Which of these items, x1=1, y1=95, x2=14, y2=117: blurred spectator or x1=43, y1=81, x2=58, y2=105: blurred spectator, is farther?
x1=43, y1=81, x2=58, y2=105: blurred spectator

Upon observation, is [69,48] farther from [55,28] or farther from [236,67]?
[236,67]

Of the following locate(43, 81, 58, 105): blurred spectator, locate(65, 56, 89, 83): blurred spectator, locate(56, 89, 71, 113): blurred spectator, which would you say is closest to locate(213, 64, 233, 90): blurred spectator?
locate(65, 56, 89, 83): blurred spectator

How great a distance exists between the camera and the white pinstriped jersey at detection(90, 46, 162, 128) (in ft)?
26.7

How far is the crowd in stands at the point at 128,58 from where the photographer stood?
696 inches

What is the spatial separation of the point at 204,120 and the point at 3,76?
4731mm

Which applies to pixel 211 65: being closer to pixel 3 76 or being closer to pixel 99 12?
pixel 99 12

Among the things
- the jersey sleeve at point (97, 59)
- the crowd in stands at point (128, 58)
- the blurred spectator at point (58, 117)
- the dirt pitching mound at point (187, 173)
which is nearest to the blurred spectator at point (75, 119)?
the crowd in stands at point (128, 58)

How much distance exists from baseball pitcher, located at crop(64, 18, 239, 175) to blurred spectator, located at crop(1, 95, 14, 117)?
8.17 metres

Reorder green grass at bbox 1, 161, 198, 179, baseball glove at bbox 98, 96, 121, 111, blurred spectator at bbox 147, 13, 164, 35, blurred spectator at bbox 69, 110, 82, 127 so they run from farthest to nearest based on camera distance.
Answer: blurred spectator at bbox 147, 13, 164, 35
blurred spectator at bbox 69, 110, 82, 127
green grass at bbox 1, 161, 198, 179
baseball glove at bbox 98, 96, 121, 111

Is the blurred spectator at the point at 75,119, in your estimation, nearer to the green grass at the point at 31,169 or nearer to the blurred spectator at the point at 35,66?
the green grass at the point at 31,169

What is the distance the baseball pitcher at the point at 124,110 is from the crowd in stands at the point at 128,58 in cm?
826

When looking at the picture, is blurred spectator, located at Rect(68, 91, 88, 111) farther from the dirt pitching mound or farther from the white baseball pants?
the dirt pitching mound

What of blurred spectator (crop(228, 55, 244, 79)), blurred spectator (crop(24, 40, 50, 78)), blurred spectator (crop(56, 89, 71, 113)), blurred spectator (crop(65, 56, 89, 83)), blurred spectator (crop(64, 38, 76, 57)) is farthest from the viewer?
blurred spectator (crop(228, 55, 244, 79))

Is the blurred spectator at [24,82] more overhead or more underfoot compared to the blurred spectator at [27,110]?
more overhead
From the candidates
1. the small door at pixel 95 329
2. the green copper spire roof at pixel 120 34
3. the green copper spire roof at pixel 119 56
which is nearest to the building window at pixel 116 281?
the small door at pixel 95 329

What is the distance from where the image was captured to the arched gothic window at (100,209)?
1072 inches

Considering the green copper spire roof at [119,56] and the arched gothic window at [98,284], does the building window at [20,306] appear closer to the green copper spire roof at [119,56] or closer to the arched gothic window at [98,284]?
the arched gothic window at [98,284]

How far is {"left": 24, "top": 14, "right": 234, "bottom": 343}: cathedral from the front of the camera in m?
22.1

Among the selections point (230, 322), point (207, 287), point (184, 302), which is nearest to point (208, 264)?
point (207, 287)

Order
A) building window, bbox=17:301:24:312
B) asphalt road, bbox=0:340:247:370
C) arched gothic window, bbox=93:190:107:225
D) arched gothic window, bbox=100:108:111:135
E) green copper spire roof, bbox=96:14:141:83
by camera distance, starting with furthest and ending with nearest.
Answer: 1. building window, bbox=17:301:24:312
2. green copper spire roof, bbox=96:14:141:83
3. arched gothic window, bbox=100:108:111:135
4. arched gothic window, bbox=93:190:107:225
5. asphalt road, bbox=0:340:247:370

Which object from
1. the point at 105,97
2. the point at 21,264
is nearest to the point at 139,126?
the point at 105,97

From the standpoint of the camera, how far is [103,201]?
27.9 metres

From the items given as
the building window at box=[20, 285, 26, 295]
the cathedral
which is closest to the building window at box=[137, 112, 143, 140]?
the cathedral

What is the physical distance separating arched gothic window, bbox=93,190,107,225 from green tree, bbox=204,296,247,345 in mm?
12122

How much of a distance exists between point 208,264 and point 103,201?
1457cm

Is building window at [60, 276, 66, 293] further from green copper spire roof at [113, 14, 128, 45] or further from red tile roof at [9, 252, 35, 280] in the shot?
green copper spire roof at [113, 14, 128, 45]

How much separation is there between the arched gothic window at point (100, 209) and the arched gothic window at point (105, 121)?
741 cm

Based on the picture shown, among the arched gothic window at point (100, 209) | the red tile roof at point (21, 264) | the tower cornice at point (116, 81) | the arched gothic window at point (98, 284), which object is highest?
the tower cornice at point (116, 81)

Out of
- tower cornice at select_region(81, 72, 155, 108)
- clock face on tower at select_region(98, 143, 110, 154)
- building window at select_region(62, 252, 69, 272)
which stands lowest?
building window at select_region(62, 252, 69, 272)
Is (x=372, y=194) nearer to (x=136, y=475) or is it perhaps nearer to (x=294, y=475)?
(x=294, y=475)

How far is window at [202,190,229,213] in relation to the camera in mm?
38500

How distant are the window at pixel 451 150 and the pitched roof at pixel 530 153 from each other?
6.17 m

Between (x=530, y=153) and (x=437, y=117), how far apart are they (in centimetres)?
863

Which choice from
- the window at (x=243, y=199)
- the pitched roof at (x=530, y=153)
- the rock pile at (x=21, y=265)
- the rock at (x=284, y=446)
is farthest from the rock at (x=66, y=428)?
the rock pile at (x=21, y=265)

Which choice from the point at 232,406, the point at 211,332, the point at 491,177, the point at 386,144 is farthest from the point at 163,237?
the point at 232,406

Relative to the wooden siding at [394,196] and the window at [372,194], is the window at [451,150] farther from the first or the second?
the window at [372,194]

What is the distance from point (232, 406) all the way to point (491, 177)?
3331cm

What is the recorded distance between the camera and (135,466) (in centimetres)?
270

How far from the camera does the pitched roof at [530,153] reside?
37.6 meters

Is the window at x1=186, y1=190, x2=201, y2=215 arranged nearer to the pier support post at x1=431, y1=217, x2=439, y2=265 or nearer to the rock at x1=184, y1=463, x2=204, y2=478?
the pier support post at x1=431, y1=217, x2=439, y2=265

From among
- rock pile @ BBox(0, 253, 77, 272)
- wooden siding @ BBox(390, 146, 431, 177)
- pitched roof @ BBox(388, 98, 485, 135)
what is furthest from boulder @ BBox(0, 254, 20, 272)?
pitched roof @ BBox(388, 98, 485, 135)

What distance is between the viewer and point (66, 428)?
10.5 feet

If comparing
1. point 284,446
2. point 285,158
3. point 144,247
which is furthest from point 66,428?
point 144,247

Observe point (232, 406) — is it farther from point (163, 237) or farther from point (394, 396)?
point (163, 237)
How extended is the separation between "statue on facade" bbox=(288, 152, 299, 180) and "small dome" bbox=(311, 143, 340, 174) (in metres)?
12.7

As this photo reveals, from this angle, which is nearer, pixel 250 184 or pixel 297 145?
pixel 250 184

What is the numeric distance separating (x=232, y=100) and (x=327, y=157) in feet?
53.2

-----

Exercise brief: Convert every row above into a JSON list of strings, one string per line, with blank lines left out.

Written answer:
[
  "Which of these items, x1=1, y1=95, x2=14, y2=117: blurred spectator or x1=43, y1=81, x2=58, y2=105: blurred spectator, is farther?",
  "x1=43, y1=81, x2=58, y2=105: blurred spectator",
  "Upon observation, is [69,48] farther from [55,28] or farther from [236,67]?",
  "[236,67]",
  "Of the following locate(43, 81, 58, 105): blurred spectator, locate(65, 56, 89, 83): blurred spectator, locate(56, 89, 71, 113): blurred spectator, which would you say is closest to locate(213, 64, 233, 90): blurred spectator?",
  "locate(65, 56, 89, 83): blurred spectator",
  "How great a distance exists between the camera and the white pinstriped jersey at detection(90, 46, 162, 128) (in ft)?",
  "26.7",
  "How far is the crowd in stands at the point at 128,58 from where the photographer stood?",
  "696 inches",
  "What is the spatial separation of the point at 204,120 and the point at 3,76?",
  "4731mm",
  "Which applies to pixel 211 65: being closer to pixel 3 76 or being closer to pixel 99 12?",
  "pixel 99 12",
  "Among the things",
  "- the jersey sleeve at point (97, 59)",
  "- the crowd in stands at point (128, 58)",
  "- the blurred spectator at point (58, 117)",
  "- the dirt pitching mound at point (187, 173)",
  "which is nearest to the blurred spectator at point (75, 119)?",
  "the crowd in stands at point (128, 58)",
  "How much distance exists from baseball pitcher, located at crop(64, 18, 239, 175) to blurred spectator, located at crop(1, 95, 14, 117)?",
  "8.17 metres",
  "Reorder green grass at bbox 1, 161, 198, 179, baseball glove at bbox 98, 96, 121, 111, blurred spectator at bbox 147, 13, 164, 35, blurred spectator at bbox 69, 110, 82, 127 so they run from farthest to nearest based on camera distance.",
  "Answer: blurred spectator at bbox 147, 13, 164, 35",
  "blurred spectator at bbox 69, 110, 82, 127",
  "green grass at bbox 1, 161, 198, 179",
  "baseball glove at bbox 98, 96, 121, 111",
  "Is the blurred spectator at the point at 75,119, in your estimation, nearer to the green grass at the point at 31,169 or nearer to the blurred spectator at the point at 35,66?",
  "the green grass at the point at 31,169",
  "What is the distance the baseball pitcher at the point at 124,110 is from the crowd in stands at the point at 128,58 in cm?",
  "826",
  "When looking at the picture, is blurred spectator, located at Rect(68, 91, 88, 111) farther from the dirt pitching mound or farther from the white baseball pants?",
  "the dirt pitching mound",
  "What of blurred spectator (crop(228, 55, 244, 79)), blurred spectator (crop(24, 40, 50, 78)), blurred spectator (crop(56, 89, 71, 113)), blurred spectator (crop(65, 56, 89, 83)), blurred spectator (crop(64, 38, 76, 57)) is farthest from the viewer?",
  "blurred spectator (crop(228, 55, 244, 79))",
  "Is the blurred spectator at [24,82] more overhead or more underfoot compared to the blurred spectator at [27,110]?",
  "more overhead",
  "From the candidates",
  "1. the small door at pixel 95 329",
  "2. the green copper spire roof at pixel 120 34",
  "3. the green copper spire roof at pixel 119 56",
  "which is nearest to the building window at pixel 116 281?",
  "the small door at pixel 95 329",
  "What is the distance from where the image was captured to the arched gothic window at (100,209)?",
  "1072 inches",
  "Considering the green copper spire roof at [119,56] and the arched gothic window at [98,284], does the building window at [20,306] appear closer to the green copper spire roof at [119,56] or closer to the arched gothic window at [98,284]?",
  "the arched gothic window at [98,284]",
  "How far is {\"left\": 24, \"top\": 14, \"right\": 234, \"bottom\": 343}: cathedral from the front of the camera in m?",
  "22.1",
  "Among the selections point (230, 322), point (207, 287), point (184, 302), which is nearest to point (208, 264)?",
  "point (207, 287)",
  "Order",
  "A) building window, bbox=17:301:24:312",
  "B) asphalt road, bbox=0:340:247:370",
  "C) arched gothic window, bbox=93:190:107:225",
  "D) arched gothic window, bbox=100:108:111:135",
  "E) green copper spire roof, bbox=96:14:141:83",
  "by camera distance, starting with furthest and ending with nearest.",
  "Answer: 1. building window, bbox=17:301:24:312",
  "2. green copper spire roof, bbox=96:14:141:83",
  "3. arched gothic window, bbox=100:108:111:135",
  "4. arched gothic window, bbox=93:190:107:225",
  "5. asphalt road, bbox=0:340:247:370",
  "Which object from",
  "1. the point at 105,97",
  "2. the point at 21,264",
  "is nearest to the point at 139,126?",
  "the point at 105,97",
  "From the standpoint of the camera, how far is [103,201]?",
  "27.9 metres",
  "From the items given as",
  "the building window at box=[20, 285, 26, 295]",
  "the cathedral",
  "which is closest to the building window at box=[137, 112, 143, 140]?",
  "the cathedral",
  "What is the physical distance separating arched gothic window, bbox=93,190,107,225 from green tree, bbox=204,296,247,345 in mm?",
  "12122",
  "How much of a distance exists between point 208,264 and point 103,201?",
  "1457cm",
  "Is building window at [60, 276, 66, 293] further from green copper spire roof at [113, 14, 128, 45] or further from red tile roof at [9, 252, 35, 280] in the shot?",
  "green copper spire roof at [113, 14, 128, 45]",
  "How much separation is there between the arched gothic window at point (100, 209) and the arched gothic window at point (105, 121)?",
  "741 cm",
  "Based on the picture shown, among the arched gothic window at point (100, 209) | the red tile roof at point (21, 264) | the tower cornice at point (116, 81) | the arched gothic window at point (98, 284), which object is highest?",
  "the tower cornice at point (116, 81)",
  "Out of",
  "- tower cornice at select_region(81, 72, 155, 108)",
  "- clock face on tower at select_region(98, 143, 110, 154)",
  "- building window at select_region(62, 252, 69, 272)",
  "which stands lowest?",
  "building window at select_region(62, 252, 69, 272)",
  "Is (x=372, y=194) nearer to (x=136, y=475) or is it perhaps nearer to (x=294, y=475)?",
  "(x=294, y=475)",
  "How far is window at [202,190,229,213] in relation to the camera in mm?",
  "38500",
  "How distant are the window at pixel 451 150 and the pitched roof at pixel 530 153 from each other?",
  "6.17 m",
  "Between (x=530, y=153) and (x=437, y=117), how far apart are they (in centimetres)?",
  "863",
  "Which choice from",
  "- the window at (x=243, y=199)",
  "- the pitched roof at (x=530, y=153)",
  "- the rock pile at (x=21, y=265)",
  "- the rock at (x=284, y=446)",
  "is farthest from the rock at (x=66, y=428)?",
  "the rock pile at (x=21, y=265)",
  "Which choice from the point at 232,406, the point at 211,332, the point at 491,177, the point at 386,144 is farthest from the point at 163,237?",
  "the point at 232,406",
  "Relative to the wooden siding at [394,196] and the window at [372,194], is the window at [451,150] farther from the first or the second?",
  "the window at [372,194]",
  "What is the distance from point (232, 406) all the way to point (491, 177)?",
  "3331cm",
  "What is the recorded distance between the camera and (135,466) (in centimetres)?",
  "270",
  "How far from the camera does the pitched roof at [530,153] reside?",
  "37.6 meters",
  "Is the window at x1=186, y1=190, x2=201, y2=215 arranged nearer to the pier support post at x1=431, y1=217, x2=439, y2=265 or nearer to the rock at x1=184, y1=463, x2=204, y2=478?",
  "the pier support post at x1=431, y1=217, x2=439, y2=265",
  "From among",
  "- rock pile @ BBox(0, 253, 77, 272)",
  "- wooden siding @ BBox(390, 146, 431, 177)",
  "- pitched roof @ BBox(388, 98, 485, 135)",
  "what is furthest from boulder @ BBox(0, 254, 20, 272)?",
  "pitched roof @ BBox(388, 98, 485, 135)",
  "What distance is between the viewer and point (66, 428)?",
  "10.5 feet",
  "If comparing",
  "1. point 284,446",
  "2. point 285,158",
  "3. point 144,247",
  "which is furthest from point 66,428?",
  "point 144,247",
  "Observe point (232, 406) — is it farther from point (163, 237) or farther from point (394, 396)?",
  "point (163, 237)",
  "How extended is the separation between \"statue on facade\" bbox=(288, 152, 299, 180) and \"small dome\" bbox=(311, 143, 340, 174) (in metres)?",
  "12.7",
  "As this photo reveals, from this angle, which is nearer, pixel 250 184 or pixel 297 145?",
  "pixel 250 184",
  "What is the numeric distance separating (x=232, y=100) and (x=327, y=157) in feet?",
  "53.2"
]